Keluarga mulai cemas ketika Muriati tidak kunjung pulang hingga malam hari dan langsung melaporkan kejadian itu kepada aparat desa. Menindaklanjuti laporan tersebut, tim gabungan dari Aparat Desa Muara Uya dan Desa Santuun, BPBD Tabalong, Koramil Muara Uya, serta Polsek Muara Uya segera bergerak cepat membentuk tim pencarian.

Kapolsek Muara Uya IPDA Rahmadi, S.H., mengungkapkan bahwa Muriati ditemukan dalam kondisi sehat meski tampak kelelahan akibat terlalu lama berada di area kebun.

Dari keterangan yang diterima, Muriati sempat kebingungan dan lupa arah jalan pulang, sehingga memutuskan beristirahat di pondok warga hingga pagi.
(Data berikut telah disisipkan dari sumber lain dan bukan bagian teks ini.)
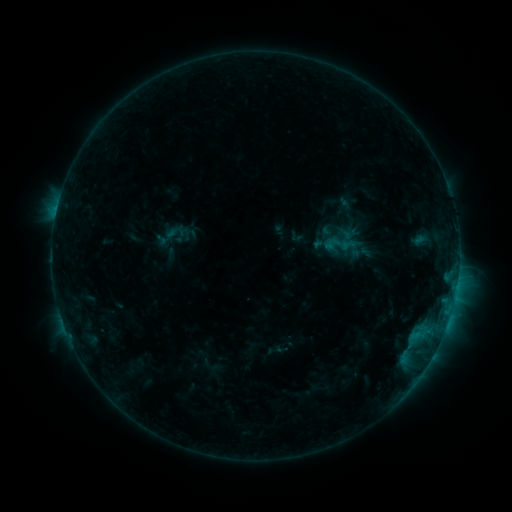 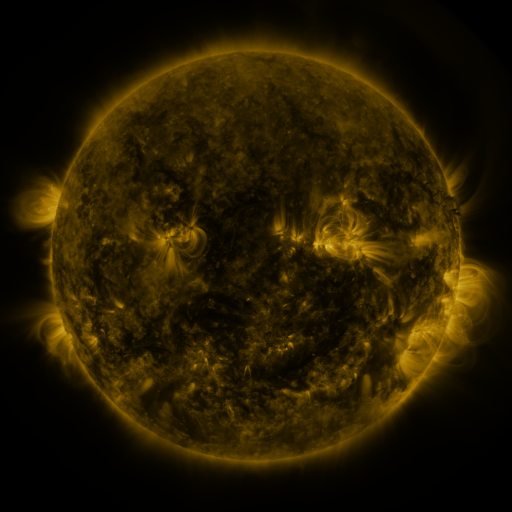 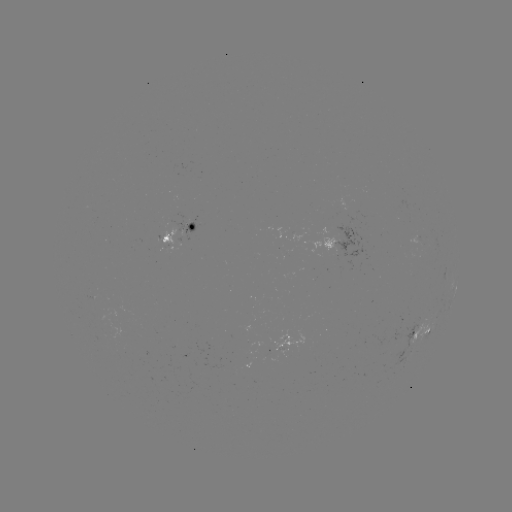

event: sigmoid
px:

“Alhamdulillah, warga yang dilaporkan belum kembali dari kebun dapat ditemukan dalam keadaan selamat. Yang bersangkutan tidak ingat jalan kembali dan memilih berteduh di pondok warga. Saat ini sudah dijemput keluarga dan petugas untuk pemeriksaan kesehatan lanjutan,” ujar IPDA Rahmadi.

Kapolres Tabalong AKBP Wahyu Ismoyo J., S.I.K., M.H., M.Tr.Opsla, melalui Kasi Humas, turut menyampaikan rasa syukur atas ditemukannya Muriati.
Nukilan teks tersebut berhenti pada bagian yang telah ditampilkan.